The strong second quarter cash flow from operations brings the year-to-date total cash flow from operations to nearly $260 million. Through the first 6 months of 2009, capital expenditures were $12.2 million as compared to $17.3 million in the first six months of 2008.
As mentioned earlier, we anticipate continued strong cash flow for the foreseeable future. As of today, with the recently announced amendments to our revolving credit agreement and the renewal of our accounts receivable securitization program, together with our on-hand cash balances and our expectation for continued strong cash flow, we have more than ample liquidity to support the business through 2009 and beyond.
Based on the recently amended credit agreement, we have approximately $309 million in available committed unused credit lines, only $5 million of borrowings under our recently renewed $200 million accounts receivable facility. At quarter end, we had $47.3 million of invested cash balances.
Also important to the company's current liquidity position is the fact that none of the convertible bonds that could have been put to the company on July 6th were in fact put, thus avoiding a potential $171 million cash outlay. Collectively, these resources will provide the liquidity to support the business through 2009 and beyond.
To the extent that we continue to generate strong cash flow, it will be used to reduce financial leverage in the near term. We regard our strong financial position and significant liquidity as important differentiators for many companies in today's market as they provide Anixter with financial flexibility to adjust quickly to new market realities, including allowing us to capitalize quickly on the eventual market rebound when that occurs.
Over the near term, we expect this financial position to improve even more based on an expectation of continued strong cash flow. At this point, let me turn the call over to Bob to discuss strategic initiatives, current business trends, and the near term outlook.
Robert J. Eck
The ongoing global recession continued to challenge our business during the quarter. As Dennis noted, we saw year-over-year sales declines during the second quarter and relatively flat sales sequentially when holidays are taken into account.
....................
● **REQUIRED TASKS**:
a. According to the earnings call extract, what were capital expenditures through the first six months of 2009?
b. Do these statements agree with the earnings call extract? Answer yes or no for each, and quote the deciding words. (i) All of the convertible bonds that could have been put to the company on July 6th were put. (ii) The company held $47.3 million of invested cash balances at quarter end. (iii) Borrowings under the accounts receivable facility totaled $200 million.

● **DATA EXCERPTS**:
....................
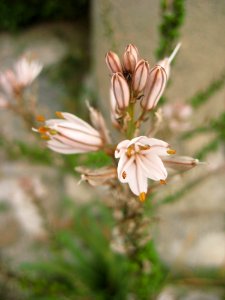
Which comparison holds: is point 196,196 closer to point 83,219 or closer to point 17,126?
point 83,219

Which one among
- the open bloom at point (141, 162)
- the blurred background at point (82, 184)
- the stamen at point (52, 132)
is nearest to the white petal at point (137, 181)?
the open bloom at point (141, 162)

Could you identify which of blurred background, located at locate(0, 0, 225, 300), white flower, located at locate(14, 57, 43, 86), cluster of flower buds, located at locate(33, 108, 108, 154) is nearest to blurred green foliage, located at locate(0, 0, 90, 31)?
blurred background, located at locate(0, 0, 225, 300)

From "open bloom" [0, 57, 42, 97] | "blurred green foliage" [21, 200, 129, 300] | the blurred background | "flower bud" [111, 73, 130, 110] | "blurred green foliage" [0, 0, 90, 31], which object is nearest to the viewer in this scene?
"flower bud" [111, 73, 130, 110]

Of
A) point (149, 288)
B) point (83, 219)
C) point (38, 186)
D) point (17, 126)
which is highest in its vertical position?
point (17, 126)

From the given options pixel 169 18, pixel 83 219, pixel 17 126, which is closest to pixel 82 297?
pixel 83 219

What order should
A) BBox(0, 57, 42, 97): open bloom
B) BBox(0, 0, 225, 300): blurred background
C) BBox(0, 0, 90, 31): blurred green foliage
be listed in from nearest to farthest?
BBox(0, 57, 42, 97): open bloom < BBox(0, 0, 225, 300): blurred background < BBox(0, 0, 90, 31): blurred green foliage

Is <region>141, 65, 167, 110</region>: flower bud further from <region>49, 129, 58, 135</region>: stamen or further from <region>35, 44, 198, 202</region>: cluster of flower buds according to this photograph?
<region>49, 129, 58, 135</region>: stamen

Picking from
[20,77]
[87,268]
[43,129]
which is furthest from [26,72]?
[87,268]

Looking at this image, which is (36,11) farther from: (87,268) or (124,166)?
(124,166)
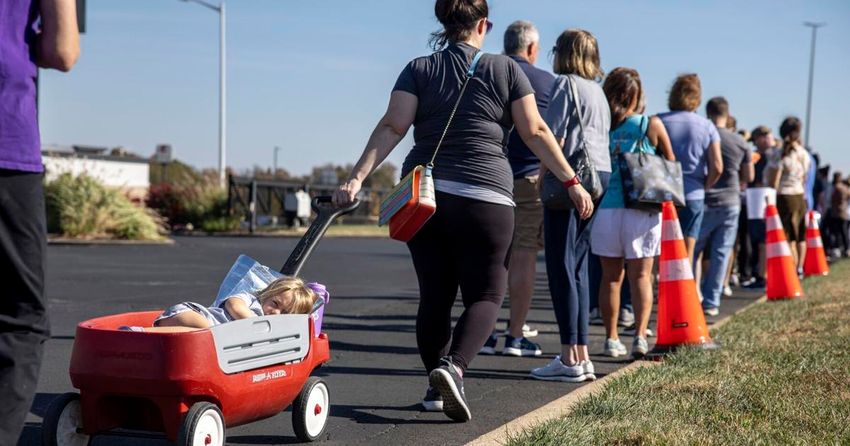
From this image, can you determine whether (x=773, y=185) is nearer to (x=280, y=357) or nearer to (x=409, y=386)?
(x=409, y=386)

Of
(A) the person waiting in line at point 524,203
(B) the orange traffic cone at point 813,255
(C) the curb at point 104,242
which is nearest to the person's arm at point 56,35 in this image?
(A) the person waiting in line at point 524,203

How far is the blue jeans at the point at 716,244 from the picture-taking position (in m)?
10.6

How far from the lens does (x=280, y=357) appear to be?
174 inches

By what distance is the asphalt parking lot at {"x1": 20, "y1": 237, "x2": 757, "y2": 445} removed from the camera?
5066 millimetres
....................
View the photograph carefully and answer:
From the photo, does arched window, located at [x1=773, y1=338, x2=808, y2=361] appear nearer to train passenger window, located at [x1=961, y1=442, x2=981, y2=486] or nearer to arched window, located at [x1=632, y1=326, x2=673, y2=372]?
....................
● **RESPONSES TO THE TASKS**:
a. $12.2 million

b.
(i) No: "none of the convertible bonds that could have been put to the company on July 6th were in fact put"
(ii) Yes: "At quarter end, we had $47.3 million of invested cash balances."
(iii) No: "only $5 million of borrowings under our recently renewed $200 million accounts receivable facility"